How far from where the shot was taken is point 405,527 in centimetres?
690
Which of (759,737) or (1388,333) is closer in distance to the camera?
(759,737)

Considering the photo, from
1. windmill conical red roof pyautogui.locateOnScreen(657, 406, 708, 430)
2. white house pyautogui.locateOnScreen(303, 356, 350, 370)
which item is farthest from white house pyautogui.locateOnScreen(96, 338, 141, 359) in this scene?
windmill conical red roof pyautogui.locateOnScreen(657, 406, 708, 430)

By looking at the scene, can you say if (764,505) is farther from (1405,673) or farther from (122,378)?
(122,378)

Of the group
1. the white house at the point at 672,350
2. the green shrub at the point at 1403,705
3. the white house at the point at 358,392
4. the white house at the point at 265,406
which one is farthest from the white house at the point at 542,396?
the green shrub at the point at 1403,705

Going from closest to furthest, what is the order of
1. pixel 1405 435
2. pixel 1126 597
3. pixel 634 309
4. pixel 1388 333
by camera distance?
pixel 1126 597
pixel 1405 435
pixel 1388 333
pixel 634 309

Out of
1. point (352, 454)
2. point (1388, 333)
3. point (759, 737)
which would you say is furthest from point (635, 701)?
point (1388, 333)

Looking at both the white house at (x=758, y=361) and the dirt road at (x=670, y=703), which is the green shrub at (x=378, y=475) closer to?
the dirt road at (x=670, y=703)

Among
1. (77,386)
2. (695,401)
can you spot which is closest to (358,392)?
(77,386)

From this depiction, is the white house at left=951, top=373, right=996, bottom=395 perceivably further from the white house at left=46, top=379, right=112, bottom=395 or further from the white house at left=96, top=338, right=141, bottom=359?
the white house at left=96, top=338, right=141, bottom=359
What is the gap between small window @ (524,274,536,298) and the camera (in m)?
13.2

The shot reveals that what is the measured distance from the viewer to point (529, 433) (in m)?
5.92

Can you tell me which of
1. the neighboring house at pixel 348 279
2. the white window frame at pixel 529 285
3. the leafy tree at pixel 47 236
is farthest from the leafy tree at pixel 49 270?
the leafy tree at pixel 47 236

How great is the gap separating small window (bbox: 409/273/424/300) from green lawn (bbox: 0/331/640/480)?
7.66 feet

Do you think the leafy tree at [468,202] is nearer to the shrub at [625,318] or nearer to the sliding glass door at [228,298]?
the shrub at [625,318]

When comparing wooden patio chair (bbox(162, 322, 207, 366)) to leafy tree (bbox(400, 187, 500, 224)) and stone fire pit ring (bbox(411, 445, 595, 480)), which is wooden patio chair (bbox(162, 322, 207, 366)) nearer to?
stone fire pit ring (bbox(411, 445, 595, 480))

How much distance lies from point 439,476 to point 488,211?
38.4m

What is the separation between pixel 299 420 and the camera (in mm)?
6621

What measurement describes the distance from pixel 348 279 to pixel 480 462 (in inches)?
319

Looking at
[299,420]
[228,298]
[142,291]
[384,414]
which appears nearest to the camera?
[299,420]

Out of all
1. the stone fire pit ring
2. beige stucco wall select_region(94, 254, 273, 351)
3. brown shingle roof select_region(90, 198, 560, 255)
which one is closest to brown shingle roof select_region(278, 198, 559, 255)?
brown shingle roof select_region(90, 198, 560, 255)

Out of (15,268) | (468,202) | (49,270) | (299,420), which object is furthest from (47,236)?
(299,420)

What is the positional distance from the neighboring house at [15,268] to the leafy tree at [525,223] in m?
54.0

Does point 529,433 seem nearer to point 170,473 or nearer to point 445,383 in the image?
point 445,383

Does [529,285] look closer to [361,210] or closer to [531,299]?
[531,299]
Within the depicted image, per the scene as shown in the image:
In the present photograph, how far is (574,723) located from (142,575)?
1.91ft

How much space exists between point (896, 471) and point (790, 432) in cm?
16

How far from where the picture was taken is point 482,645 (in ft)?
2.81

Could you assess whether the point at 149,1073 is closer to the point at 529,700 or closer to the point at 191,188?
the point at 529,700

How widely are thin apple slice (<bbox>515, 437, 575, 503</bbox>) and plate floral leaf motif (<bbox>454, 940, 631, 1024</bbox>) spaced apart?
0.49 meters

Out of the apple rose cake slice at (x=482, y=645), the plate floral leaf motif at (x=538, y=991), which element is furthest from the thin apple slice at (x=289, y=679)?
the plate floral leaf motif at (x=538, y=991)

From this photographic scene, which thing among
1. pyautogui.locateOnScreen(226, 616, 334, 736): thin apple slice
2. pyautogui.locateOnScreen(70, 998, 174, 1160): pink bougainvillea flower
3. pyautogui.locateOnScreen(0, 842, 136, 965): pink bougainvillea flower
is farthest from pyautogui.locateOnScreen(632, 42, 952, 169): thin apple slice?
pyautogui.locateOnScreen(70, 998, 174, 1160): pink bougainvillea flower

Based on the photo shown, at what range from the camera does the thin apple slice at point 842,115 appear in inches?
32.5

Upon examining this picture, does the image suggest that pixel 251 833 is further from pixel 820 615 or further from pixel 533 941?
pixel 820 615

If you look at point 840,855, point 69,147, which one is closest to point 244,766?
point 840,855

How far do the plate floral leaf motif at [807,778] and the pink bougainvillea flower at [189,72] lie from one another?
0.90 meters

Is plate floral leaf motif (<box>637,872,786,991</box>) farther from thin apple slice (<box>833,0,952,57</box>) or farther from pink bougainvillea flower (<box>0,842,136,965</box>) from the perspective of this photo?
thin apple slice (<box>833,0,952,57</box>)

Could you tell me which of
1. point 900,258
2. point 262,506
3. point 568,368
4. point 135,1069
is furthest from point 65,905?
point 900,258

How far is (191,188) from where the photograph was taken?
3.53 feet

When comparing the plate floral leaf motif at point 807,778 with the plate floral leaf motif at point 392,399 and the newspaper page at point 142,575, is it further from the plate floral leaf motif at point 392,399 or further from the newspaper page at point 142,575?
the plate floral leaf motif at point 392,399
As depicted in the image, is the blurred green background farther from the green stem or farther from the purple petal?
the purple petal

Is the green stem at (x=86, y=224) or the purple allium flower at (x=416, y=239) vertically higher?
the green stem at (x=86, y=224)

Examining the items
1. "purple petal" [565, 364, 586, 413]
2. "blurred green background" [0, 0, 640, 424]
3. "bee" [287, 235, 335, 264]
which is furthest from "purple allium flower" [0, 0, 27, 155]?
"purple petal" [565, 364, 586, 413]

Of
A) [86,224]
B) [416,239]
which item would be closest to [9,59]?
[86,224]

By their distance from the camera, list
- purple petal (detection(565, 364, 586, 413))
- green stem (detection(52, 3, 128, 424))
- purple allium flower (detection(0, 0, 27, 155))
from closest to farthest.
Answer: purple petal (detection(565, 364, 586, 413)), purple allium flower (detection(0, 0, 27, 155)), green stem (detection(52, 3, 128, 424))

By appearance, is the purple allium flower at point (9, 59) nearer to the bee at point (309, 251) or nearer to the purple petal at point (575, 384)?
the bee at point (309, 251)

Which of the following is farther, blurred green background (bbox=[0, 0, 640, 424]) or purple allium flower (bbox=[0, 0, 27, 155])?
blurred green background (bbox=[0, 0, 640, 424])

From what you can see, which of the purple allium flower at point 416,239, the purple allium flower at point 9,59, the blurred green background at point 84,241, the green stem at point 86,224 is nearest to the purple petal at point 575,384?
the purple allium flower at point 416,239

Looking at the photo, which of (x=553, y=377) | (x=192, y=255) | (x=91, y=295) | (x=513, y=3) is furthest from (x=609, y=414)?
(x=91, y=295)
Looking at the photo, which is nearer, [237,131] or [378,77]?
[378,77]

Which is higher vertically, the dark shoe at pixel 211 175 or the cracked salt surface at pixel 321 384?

##############################

** Task statement **
Would you give the material above again, complete and exact?

** Solved exercise **
How far from where the shot was taken is point 405,527 in centimetres?
690
Which of (759,737) or (1388,333) is closer in distance to the camera?
(759,737)

Considering the photo, from
1. windmill conical red roof pyautogui.locateOnScreen(657, 406, 708, 430)
2. white house pyautogui.locateOnScreen(303, 356, 350, 370)
which item is farthest from white house pyautogui.locateOnScreen(96, 338, 141, 359) in this scene?
windmill conical red roof pyautogui.locateOnScreen(657, 406, 708, 430)

By looking at the scene, can you say if (764,505) is farther from (1405,673) or farther from (122,378)?
(122,378)

Of the group
1. the white house at the point at 672,350
2. the green shrub at the point at 1403,705
3. the white house at the point at 358,392
4. the white house at the point at 265,406
which one is farthest from the white house at the point at 542,396?
the green shrub at the point at 1403,705

Going from closest to furthest, what is the order of
1. pixel 1405 435
2. pixel 1126 597
3. pixel 634 309
4. pixel 1388 333
by camera distance?
pixel 1126 597
pixel 1405 435
pixel 1388 333
pixel 634 309

Out of
1. point (352, 454)
2. point (1388, 333)
3. point (759, 737)
which would you say is furthest from point (635, 701)?
point (1388, 333)

Looking at both the white house at (x=758, y=361) and the dirt road at (x=670, y=703), which is the green shrub at (x=378, y=475) closer to?
the dirt road at (x=670, y=703)

Among
1. (77,386)
2. (695,401)
can you spot which is closest to (358,392)?
(77,386)

From this depiction, is the white house at left=951, top=373, right=996, bottom=395 perceivably further from the white house at left=46, top=379, right=112, bottom=395 or further from the white house at left=96, top=338, right=141, bottom=359?
the white house at left=96, top=338, right=141, bottom=359
What is the gap between small window @ (524,274,536,298) and the camera (in m)?
13.2

The shot reveals that what is the measured distance from the viewer to point (529, 433) (in m)?
5.92

Can you tell me which of
1. the neighboring house at pixel 348 279
2. the white window frame at pixel 529 285
3. the leafy tree at pixel 47 236
is farthest from the leafy tree at pixel 49 270?
the leafy tree at pixel 47 236

How great is the gap separating small window (bbox: 409/273/424/300) from green lawn (bbox: 0/331/640/480)?
7.66 feet

Do you think the leafy tree at [468,202] is nearer to the shrub at [625,318] or nearer to the sliding glass door at [228,298]?
the shrub at [625,318]

When comparing wooden patio chair (bbox(162, 322, 207, 366)) to leafy tree (bbox(400, 187, 500, 224)) and stone fire pit ring (bbox(411, 445, 595, 480)), which is wooden patio chair (bbox(162, 322, 207, 366)) nearer to?
stone fire pit ring (bbox(411, 445, 595, 480))

How much distance lies from point 439,476 to point 488,211?
38.4m

What is the separation between pixel 299 420 and the camera (in mm)?
6621

What measurement describes the distance from pixel 348 279 to pixel 480 462 (in inches)?
319

Looking at
[299,420]
[228,298]
[142,291]
[384,414]
which appears nearest to the camera?
[299,420]

Out of all
1. the stone fire pit ring
2. beige stucco wall select_region(94, 254, 273, 351)
3. brown shingle roof select_region(90, 198, 560, 255)
which one is closest to brown shingle roof select_region(278, 198, 559, 255)?
brown shingle roof select_region(90, 198, 560, 255)

Out of (15,268) | (468,202) | (49,270) | (299,420), which object is furthest from (47,236)?
(299,420)

What is the positional distance from the neighboring house at [15,268] to the leafy tree at [525,223] in m?
54.0

Does point 529,433 seem nearer to point 170,473 or nearer to point 445,383 in the image?
point 445,383

Does [529,285] look closer to [361,210] or closer to [531,299]?
[531,299]
Within the depicted image, per the scene as shown in the image:
In the present photograph, how far is (574,723) located from (142,575)?
1.91ft

How much space exists between point (896, 471) and point (790, 432) in cm?
16

How far from where the picture was taken is point 482,645 (in ft)?
2.81

Could you assess whether the point at 149,1073 is closer to the point at 529,700 or closer to the point at 191,188?
the point at 529,700

How widely are thin apple slice (<bbox>515, 437, 575, 503</bbox>) and plate floral leaf motif (<bbox>454, 940, 631, 1024</bbox>) spaced apart?
0.49 meters

Out of the apple rose cake slice at (x=482, y=645), the plate floral leaf motif at (x=538, y=991), which element is furthest from the thin apple slice at (x=289, y=679)?
the plate floral leaf motif at (x=538, y=991)

From this photographic scene, which thing among
1. pyautogui.locateOnScreen(226, 616, 334, 736): thin apple slice
2. pyautogui.locateOnScreen(70, 998, 174, 1160): pink bougainvillea flower
3. pyautogui.locateOnScreen(0, 842, 136, 965): pink bougainvillea flower
is farthest from pyautogui.locateOnScreen(632, 42, 952, 169): thin apple slice?
pyautogui.locateOnScreen(70, 998, 174, 1160): pink bougainvillea flower

Based on the photo shown, at what range from the camera does the thin apple slice at point 842,115 appear in inches?
32.5

Upon examining this picture, does the image suggest that pixel 251 833 is further from pixel 820 615 or further from pixel 533 941?
pixel 820 615

If you look at point 840,855, point 69,147, which one is closest to point 244,766?
point 840,855

How far do the plate floral leaf motif at [807,778] and the pink bougainvillea flower at [189,72] lie from one another?
0.90 meters

Is plate floral leaf motif (<box>637,872,786,991</box>) farther from thin apple slice (<box>833,0,952,57</box>) or farther from pink bougainvillea flower (<box>0,842,136,965</box>) from the perspective of this photo?
thin apple slice (<box>833,0,952,57</box>)

Could you tell me which of
1. point 900,258
2. point 262,506
3. point 568,368
4. point 135,1069
is furthest from point 65,905?
point 900,258

How far is (191,188) from where the photograph was taken?
3.53 feet

When comparing the plate floral leaf motif at point 807,778 with the plate floral leaf motif at point 392,399 and the newspaper page at point 142,575, is it further from the plate floral leaf motif at point 392,399 or further from the newspaper page at point 142,575?
the plate floral leaf motif at point 392,399
As depicted in the image, is the blurred green background farther from the green stem or farther from the purple petal?
the purple petal

Is the green stem at (x=86, y=224) or the purple allium flower at (x=416, y=239) vertically higher?
the green stem at (x=86, y=224)

Examining the items
1. "purple petal" [565, 364, 586, 413]
2. "blurred green background" [0, 0, 640, 424]
3. "bee" [287, 235, 335, 264]
which is furthest from "purple allium flower" [0, 0, 27, 155]?
"purple petal" [565, 364, 586, 413]

Of
A) [86,224]
B) [416,239]
which item would be closest to [9,59]?
[86,224]

By their distance from the camera, list
- purple petal (detection(565, 364, 586, 413))
- green stem (detection(52, 3, 128, 424))
- purple allium flower (detection(0, 0, 27, 155))
from closest to farthest.
Answer: purple petal (detection(565, 364, 586, 413)), purple allium flower (detection(0, 0, 27, 155)), green stem (detection(52, 3, 128, 424))

By appearance, is the purple allium flower at point (9, 59) nearer to the bee at point (309, 251) or nearer to the purple petal at point (575, 384)?
the bee at point (309, 251)

Which of the following is farther, blurred green background (bbox=[0, 0, 640, 424]) or purple allium flower (bbox=[0, 0, 27, 155])?
blurred green background (bbox=[0, 0, 640, 424])

From what you can see, which of the purple allium flower at point 416,239, the purple allium flower at point 9,59, the blurred green background at point 84,241, the green stem at point 86,224 is nearest to the purple petal at point 575,384?
the purple allium flower at point 416,239

Looking at the photo, which of (x=553, y=377) | (x=192, y=255) | (x=91, y=295) | (x=513, y=3) is furthest from (x=609, y=414)?
(x=91, y=295)
Looking at the photo, which is nearer, [237,131] or [378,77]?
[378,77]

Which is higher vertically, the dark shoe at pixel 211 175 or the cracked salt surface at pixel 321 384?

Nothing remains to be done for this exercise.